There has been a lot of thinking about schooling over the past decade by the many lobby groups and think tanks, as well as national anguish about the performance of our school system. So we are not short of ideas, what we are short of is proper planning. Why spend money on new schools when we have the FE sector that can now take pupils from 14. The FE sector needs attention anyway, and a real boost in both resources and status, along with an encouragement to raise outcomes in the way that many schools have achieved during past decade. There is also the danger that planning 14-18 without thinking about what goes before or comes afterwards for all young people is disruptive of Key Stage 3, and may require a huge expenditure on school buildings using cash that might better be used for other areas such as social housing projects.

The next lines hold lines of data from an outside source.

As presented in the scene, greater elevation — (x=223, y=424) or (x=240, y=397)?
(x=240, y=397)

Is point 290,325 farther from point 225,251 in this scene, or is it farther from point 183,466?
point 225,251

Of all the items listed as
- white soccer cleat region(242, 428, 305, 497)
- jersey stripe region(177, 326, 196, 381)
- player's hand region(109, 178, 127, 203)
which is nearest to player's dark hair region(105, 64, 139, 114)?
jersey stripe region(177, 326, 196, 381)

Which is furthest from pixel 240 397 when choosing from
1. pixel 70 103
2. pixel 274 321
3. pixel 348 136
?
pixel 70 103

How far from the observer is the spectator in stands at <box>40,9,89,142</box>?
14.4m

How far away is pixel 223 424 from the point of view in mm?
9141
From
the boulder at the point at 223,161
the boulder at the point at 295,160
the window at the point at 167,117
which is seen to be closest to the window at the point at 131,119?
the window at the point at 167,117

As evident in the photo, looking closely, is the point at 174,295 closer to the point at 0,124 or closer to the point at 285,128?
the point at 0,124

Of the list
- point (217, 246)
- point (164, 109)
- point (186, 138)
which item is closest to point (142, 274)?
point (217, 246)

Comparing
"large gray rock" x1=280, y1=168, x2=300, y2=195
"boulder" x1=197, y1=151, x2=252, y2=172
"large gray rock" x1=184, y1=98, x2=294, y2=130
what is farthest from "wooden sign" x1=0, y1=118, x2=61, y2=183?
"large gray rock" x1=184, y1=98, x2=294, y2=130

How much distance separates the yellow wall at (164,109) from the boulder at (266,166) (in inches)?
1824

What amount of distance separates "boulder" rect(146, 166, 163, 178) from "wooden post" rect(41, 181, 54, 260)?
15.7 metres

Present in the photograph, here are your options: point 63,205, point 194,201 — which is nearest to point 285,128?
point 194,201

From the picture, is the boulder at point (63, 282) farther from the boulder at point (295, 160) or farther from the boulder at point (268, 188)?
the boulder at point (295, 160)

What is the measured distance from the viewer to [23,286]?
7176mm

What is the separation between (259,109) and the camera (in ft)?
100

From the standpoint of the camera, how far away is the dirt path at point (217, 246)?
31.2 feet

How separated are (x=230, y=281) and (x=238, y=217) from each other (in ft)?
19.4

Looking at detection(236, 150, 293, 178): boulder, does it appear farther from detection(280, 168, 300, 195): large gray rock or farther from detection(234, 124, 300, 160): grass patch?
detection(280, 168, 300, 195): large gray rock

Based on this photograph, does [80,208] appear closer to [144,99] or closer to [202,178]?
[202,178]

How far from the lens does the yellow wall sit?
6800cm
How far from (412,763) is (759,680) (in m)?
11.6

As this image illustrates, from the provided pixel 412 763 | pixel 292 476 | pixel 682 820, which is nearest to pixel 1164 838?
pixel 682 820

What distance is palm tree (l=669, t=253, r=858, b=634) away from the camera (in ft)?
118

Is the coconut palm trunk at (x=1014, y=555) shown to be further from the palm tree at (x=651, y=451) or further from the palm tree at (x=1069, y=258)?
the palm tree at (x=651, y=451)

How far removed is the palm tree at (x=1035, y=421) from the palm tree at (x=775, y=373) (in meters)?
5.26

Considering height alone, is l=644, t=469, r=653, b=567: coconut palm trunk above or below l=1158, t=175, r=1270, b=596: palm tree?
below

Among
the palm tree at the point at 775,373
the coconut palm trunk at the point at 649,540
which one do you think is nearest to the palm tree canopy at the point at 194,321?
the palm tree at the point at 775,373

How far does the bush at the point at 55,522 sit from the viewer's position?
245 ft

Finally, I haven’t heard anyone mention the teachers that might be needed, and whether Lord Baker’s plans will be neutral in staffing terms? There are not enough highly qualified maths and science teachers to go around at present. If we increase demand, by teaching more science and technology, then the discipline of the market will be reflected in the price schools will have to pay. We are already at risk of not training enough mathematics, physics and computer science teachers, and it is important to know the effects of any shortfall on other schools if the vocational colleges are funded sufficiently well to take first pick of what teachers there are.

A new approach to 14-18 is definitely needed; whether more schools is the answer is open to debate. There might be better use of the resources. Bringing back 14-19 FE back into the DfE, and away from BiS might be a start.